In sum, the West’s greed is the moral equivalent of the East’s power lust, and both are guilty of impoverishing the innocent and exploited third world. If words have meaning, that is now the official world view of the Vatican…

Socialism would be the best form of socio-economic system if only Jesus would come back and be prime minister and materialize a few million uncorruptable and unfoolable angels to be the police and bureacrats overseeing the mechanisms. Actually, even that might not be enough. We might need to wait until heaven since socialism fails to account for the fallenness of man at all. Man is fallen and in general won’t be motivated to work hard for the good of the collective.

Until then, socialism is hopelessly corrupt and prone to cronyism FAR more than private asset ownership and free enterprise is (not I didn’t say “capitalism”).

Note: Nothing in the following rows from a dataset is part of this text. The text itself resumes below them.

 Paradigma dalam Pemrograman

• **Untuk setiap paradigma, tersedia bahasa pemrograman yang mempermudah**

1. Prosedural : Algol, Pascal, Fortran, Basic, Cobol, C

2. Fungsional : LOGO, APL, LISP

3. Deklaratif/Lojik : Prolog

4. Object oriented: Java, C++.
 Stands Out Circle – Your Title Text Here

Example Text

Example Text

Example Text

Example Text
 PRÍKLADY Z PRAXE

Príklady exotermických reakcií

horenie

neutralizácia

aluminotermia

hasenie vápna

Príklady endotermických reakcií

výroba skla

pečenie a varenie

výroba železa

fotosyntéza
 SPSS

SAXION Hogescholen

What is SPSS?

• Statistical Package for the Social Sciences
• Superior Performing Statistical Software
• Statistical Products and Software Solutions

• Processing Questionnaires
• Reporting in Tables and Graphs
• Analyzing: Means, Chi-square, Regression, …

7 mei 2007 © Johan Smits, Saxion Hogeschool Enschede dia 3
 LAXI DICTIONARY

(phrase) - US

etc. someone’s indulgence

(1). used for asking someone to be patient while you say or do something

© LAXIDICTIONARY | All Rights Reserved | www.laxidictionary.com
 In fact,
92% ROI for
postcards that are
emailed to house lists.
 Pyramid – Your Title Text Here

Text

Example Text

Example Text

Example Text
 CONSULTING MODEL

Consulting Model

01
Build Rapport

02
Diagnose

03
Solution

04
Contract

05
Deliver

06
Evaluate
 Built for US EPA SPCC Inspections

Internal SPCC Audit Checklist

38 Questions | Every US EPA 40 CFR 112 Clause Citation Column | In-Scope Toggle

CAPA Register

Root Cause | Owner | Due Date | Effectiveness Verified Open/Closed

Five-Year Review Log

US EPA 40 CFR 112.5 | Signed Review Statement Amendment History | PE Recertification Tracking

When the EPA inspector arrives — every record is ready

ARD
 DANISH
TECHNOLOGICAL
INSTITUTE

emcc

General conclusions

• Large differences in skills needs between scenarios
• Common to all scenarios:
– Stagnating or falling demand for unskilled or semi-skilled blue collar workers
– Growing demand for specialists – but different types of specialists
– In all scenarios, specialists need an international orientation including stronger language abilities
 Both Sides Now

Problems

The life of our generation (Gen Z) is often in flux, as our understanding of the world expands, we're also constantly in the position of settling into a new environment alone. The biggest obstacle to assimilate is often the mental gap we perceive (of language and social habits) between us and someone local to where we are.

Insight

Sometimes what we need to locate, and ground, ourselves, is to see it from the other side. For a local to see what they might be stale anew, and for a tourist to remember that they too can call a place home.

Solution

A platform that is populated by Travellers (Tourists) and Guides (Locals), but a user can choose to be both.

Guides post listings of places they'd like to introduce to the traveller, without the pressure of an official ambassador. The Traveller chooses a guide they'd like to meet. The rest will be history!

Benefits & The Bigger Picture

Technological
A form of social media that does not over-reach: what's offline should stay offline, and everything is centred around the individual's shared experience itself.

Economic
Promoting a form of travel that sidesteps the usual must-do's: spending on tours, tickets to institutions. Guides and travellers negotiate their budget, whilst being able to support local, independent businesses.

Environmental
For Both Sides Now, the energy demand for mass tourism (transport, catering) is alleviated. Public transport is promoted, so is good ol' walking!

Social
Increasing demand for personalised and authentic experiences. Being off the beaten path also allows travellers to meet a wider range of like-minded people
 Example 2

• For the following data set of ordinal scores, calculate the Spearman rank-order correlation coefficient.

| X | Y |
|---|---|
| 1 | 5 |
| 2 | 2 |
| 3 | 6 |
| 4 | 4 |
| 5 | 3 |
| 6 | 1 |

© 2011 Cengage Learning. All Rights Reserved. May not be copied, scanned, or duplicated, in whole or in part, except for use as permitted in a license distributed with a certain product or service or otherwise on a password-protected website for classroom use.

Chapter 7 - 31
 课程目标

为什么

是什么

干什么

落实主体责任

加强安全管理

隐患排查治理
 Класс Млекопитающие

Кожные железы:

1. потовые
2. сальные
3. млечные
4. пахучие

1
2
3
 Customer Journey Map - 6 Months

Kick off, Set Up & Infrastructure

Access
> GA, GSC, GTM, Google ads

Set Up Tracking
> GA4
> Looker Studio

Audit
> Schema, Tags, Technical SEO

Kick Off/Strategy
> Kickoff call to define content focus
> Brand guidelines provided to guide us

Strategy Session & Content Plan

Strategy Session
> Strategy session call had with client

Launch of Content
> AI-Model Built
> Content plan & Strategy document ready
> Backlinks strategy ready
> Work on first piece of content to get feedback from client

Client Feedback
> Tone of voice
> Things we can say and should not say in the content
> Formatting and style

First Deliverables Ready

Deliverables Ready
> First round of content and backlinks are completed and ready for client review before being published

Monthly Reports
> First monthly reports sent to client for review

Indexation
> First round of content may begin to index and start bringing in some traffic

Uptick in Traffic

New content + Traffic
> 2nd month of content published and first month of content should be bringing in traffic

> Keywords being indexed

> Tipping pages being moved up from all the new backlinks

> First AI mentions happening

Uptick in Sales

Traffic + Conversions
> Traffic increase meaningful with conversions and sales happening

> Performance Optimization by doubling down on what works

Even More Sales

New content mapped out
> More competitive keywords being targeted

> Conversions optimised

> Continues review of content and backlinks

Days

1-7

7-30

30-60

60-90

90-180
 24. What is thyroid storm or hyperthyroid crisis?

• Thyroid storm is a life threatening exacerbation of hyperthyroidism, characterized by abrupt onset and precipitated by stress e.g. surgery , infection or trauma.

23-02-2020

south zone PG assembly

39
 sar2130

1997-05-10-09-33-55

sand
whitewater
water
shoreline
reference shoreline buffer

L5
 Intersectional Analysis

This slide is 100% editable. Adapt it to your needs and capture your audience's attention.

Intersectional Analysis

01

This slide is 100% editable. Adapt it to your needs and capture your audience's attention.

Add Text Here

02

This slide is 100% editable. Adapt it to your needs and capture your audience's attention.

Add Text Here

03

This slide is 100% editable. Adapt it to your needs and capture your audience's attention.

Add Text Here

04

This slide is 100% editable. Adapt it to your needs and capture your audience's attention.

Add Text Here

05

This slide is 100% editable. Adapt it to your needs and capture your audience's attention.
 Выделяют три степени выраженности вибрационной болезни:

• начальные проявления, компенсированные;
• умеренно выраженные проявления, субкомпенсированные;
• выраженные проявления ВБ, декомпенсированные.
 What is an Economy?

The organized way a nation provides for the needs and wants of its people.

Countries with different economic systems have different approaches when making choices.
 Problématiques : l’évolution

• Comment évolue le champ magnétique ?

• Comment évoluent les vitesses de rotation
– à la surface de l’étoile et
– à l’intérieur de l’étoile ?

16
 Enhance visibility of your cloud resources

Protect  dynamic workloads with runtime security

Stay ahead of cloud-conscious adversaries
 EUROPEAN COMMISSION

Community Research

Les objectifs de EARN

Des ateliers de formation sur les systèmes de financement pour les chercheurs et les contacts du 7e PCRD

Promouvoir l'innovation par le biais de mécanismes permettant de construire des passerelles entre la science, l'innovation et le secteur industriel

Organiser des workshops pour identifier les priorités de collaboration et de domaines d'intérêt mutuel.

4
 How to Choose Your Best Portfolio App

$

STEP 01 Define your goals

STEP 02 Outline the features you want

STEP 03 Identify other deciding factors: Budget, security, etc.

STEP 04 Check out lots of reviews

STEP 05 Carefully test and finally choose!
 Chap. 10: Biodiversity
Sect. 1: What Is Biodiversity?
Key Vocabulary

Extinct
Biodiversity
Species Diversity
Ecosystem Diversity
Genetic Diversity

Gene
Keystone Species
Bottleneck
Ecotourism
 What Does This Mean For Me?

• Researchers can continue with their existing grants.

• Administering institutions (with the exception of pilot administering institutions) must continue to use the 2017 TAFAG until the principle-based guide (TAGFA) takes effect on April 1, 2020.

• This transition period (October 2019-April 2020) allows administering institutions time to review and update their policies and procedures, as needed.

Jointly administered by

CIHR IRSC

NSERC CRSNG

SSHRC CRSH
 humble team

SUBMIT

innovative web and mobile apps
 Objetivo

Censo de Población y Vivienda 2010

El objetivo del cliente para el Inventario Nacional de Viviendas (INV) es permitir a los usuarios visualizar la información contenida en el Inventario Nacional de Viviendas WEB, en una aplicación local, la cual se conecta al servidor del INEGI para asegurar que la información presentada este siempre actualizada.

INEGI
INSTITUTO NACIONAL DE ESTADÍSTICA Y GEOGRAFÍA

I predict that the countries characterized by socialism will abandon it within the next 20 years. They’ll have to since they’re ALL on the brink of bankruptcy right now. So is the USA, of course, but once we collapse, our replacement will also rely on private ownership and free enterprise. Socialism NEVER builds up strong economies. It only takes over strong economies built up under freedom and rides them down to ruin in the long run.

There is no perfect system. All systems have their positive and negative points.